▸ WHAT IS REQUIRED:
Produce a verbatim copy of the data below that contains no pictures.

Start of SOURCE DATA

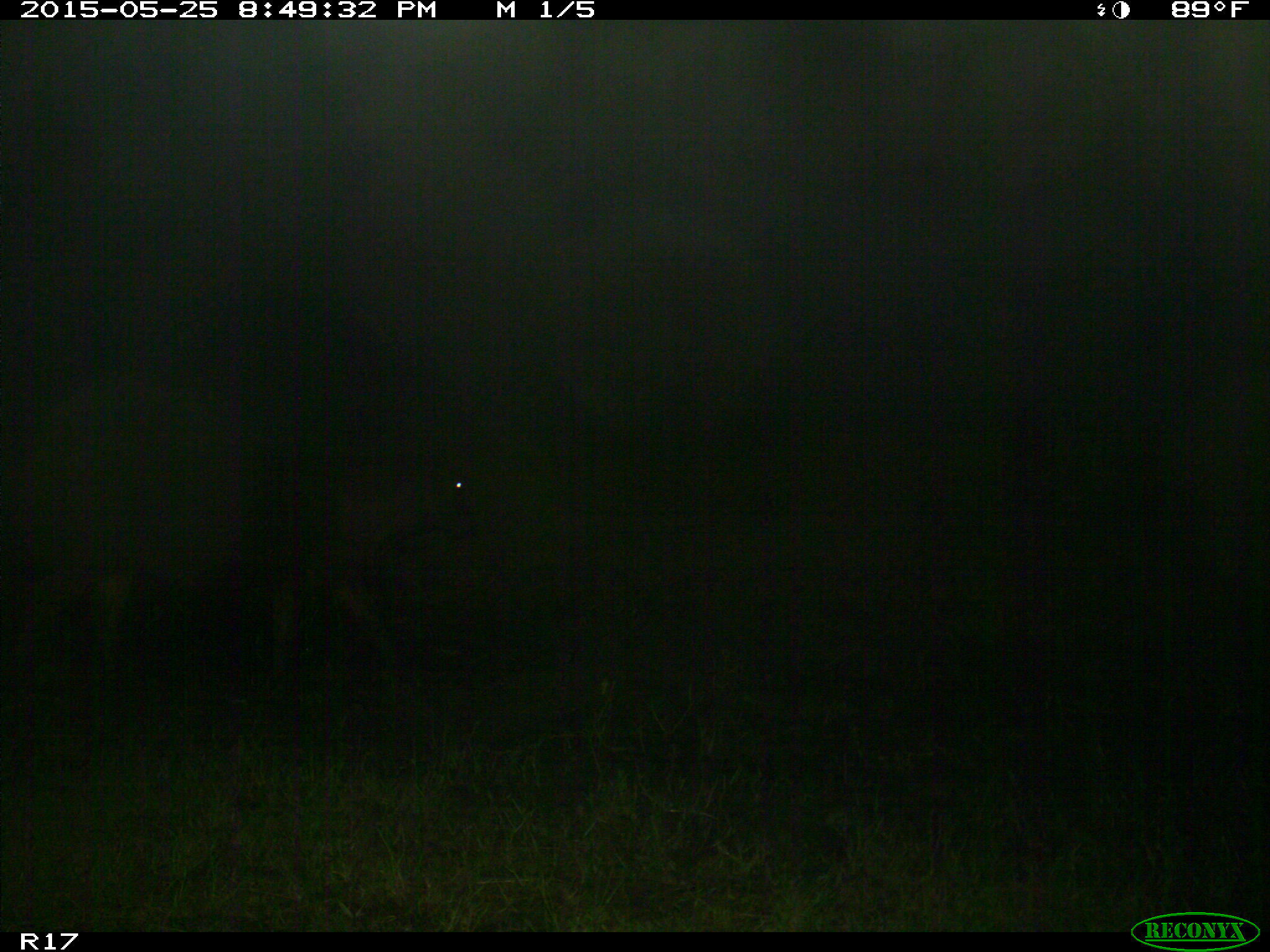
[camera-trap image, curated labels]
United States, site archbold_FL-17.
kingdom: Animalia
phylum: Chordata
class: Mammalia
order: Artiodactyla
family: Bovidae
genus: Bos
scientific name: Bos taurus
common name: domestic cow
Bos taurus (domestic cow).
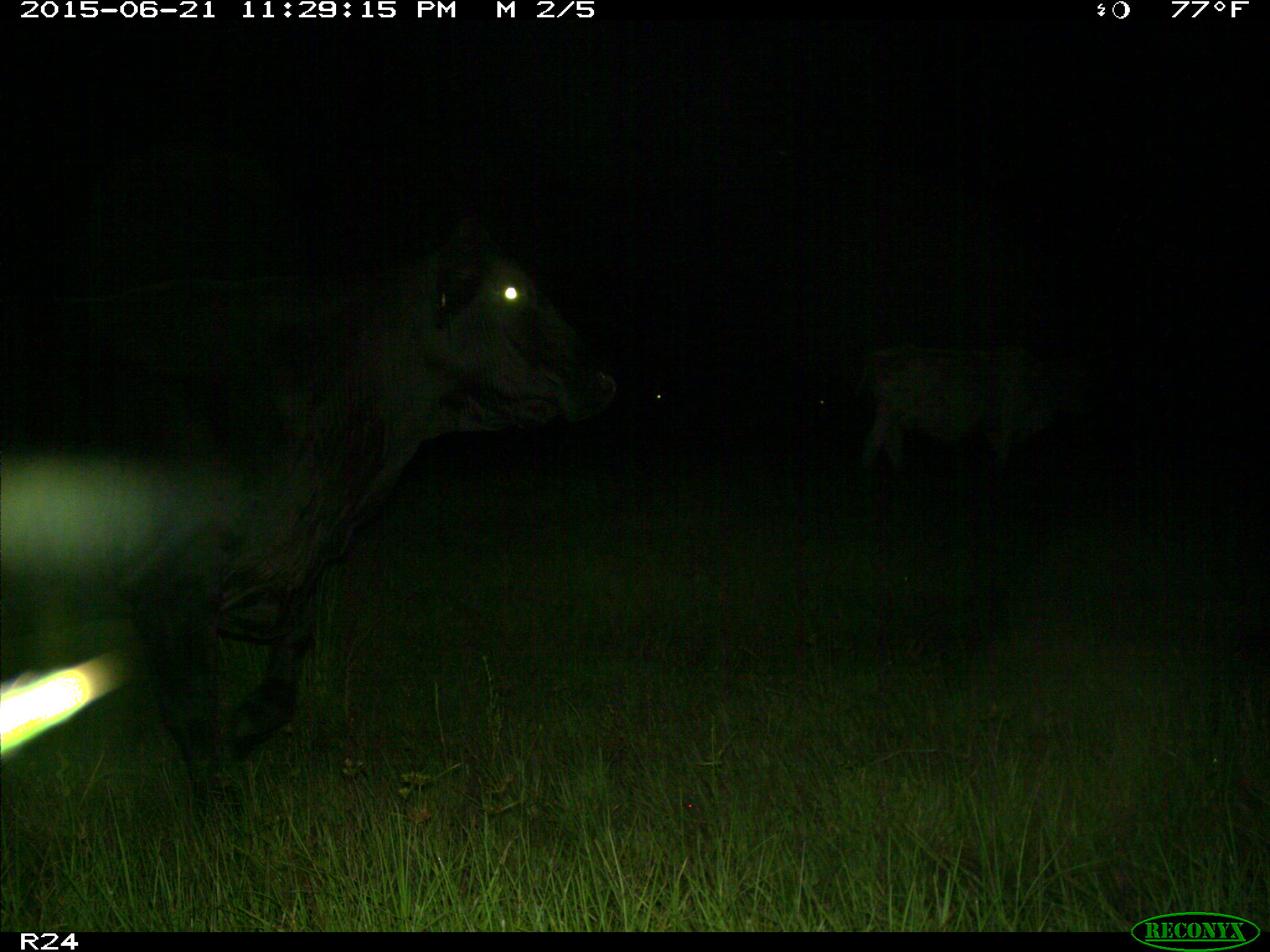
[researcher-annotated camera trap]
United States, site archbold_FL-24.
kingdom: Animalia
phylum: Chordata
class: Mammalia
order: Artiodactyla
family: Bovidae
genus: Bos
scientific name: Bos taurus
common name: domestic cow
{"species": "Bos taurus (domestic cow)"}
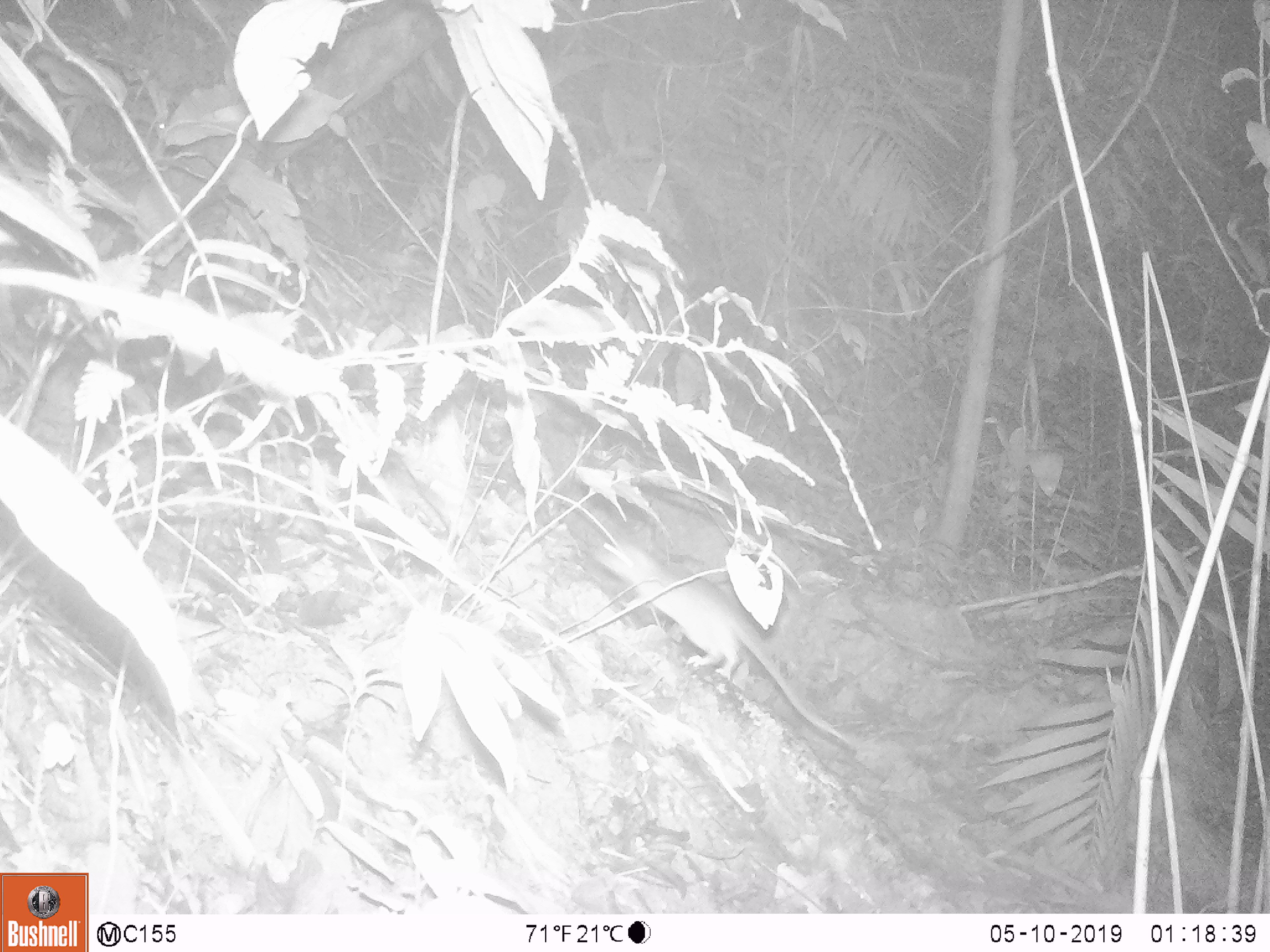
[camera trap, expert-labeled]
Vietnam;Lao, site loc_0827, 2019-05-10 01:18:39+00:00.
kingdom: Animalia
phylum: Chordata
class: Mammalia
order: Rodentia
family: Muridae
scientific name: Muridae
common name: old-world mice and rats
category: unidentified murid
Unidentified murid (old-world mice and rats) (Muridae). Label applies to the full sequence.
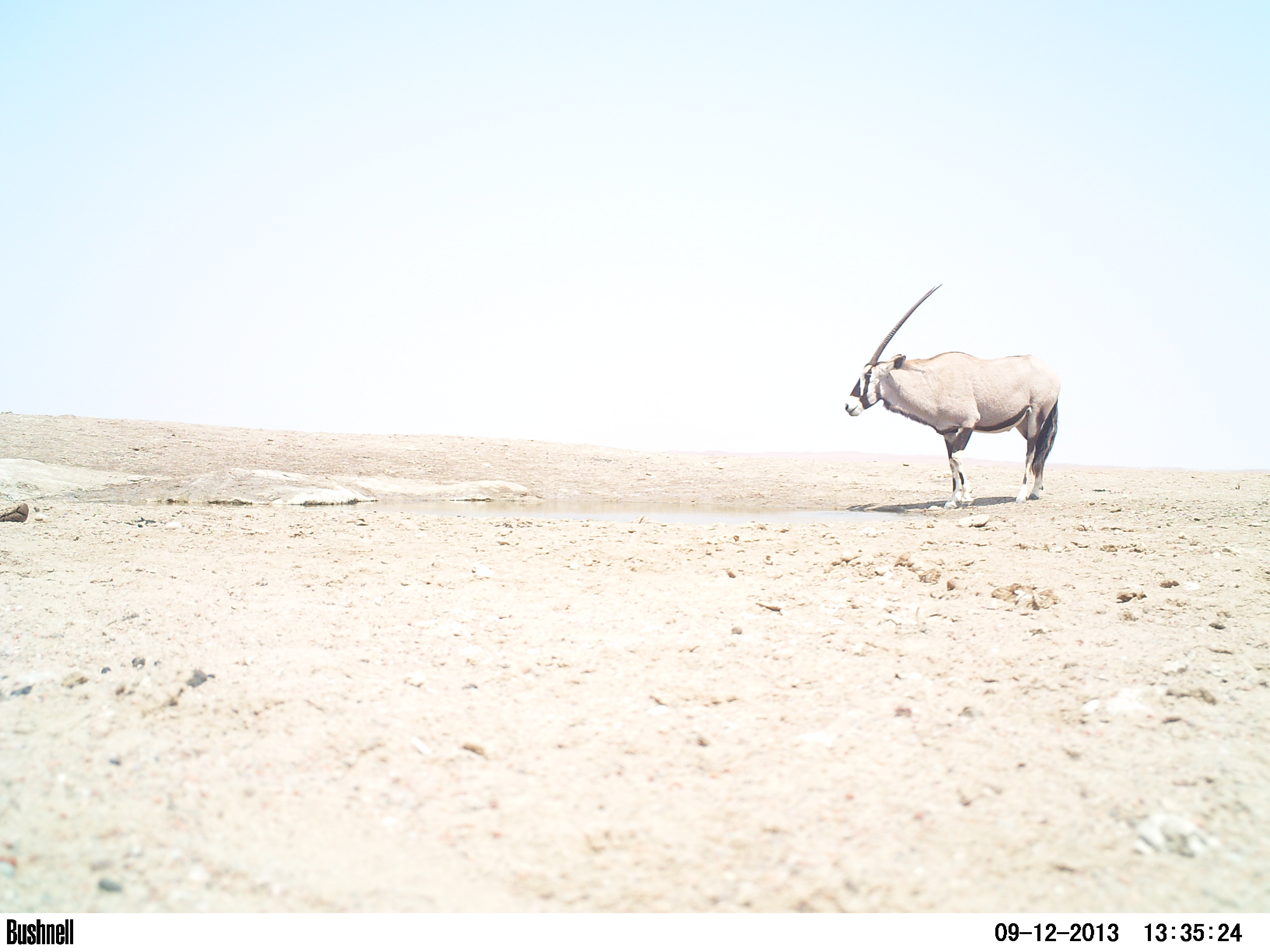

End of SOURCE DATA

▸ WRITTEN ANSWER:
[camera-trap image, curated labels]
United States, site archbold_FL-17.
kingdom: Animalia
phylum: Chordata
class: Mammalia
order: Artiodactyla
family: Bovidae
genus: Bos
scientific name: Bos taurus
common name: domestic cow
Bos taurus (domestic cow).
[researcher-annotated camera trap]
United States, site archbold_FL-24.
kingdom: Animalia
phylum: Chordata
class: Mammalia
order: Artiodactyla
family: Bovidae
genus: Bos
scientific name: Bos taurus
common name: domestic cow
{"species": "Bos taurus (domestic cow)"}
[camera trap, expert-labeled]
Vietnam;Lao, site loc_0827, 2019-05-10 01:18:39+00:00.
kingdom: Animalia
phylum: Chordata
class: Mammalia
order: Rodentia
family: Muridae
scientific name: Muridae
common name: old-world mice and rats
category: unidentified murid
Unidentified murid (old-world mice and rats) (Muridae). Label applies to the full sequence.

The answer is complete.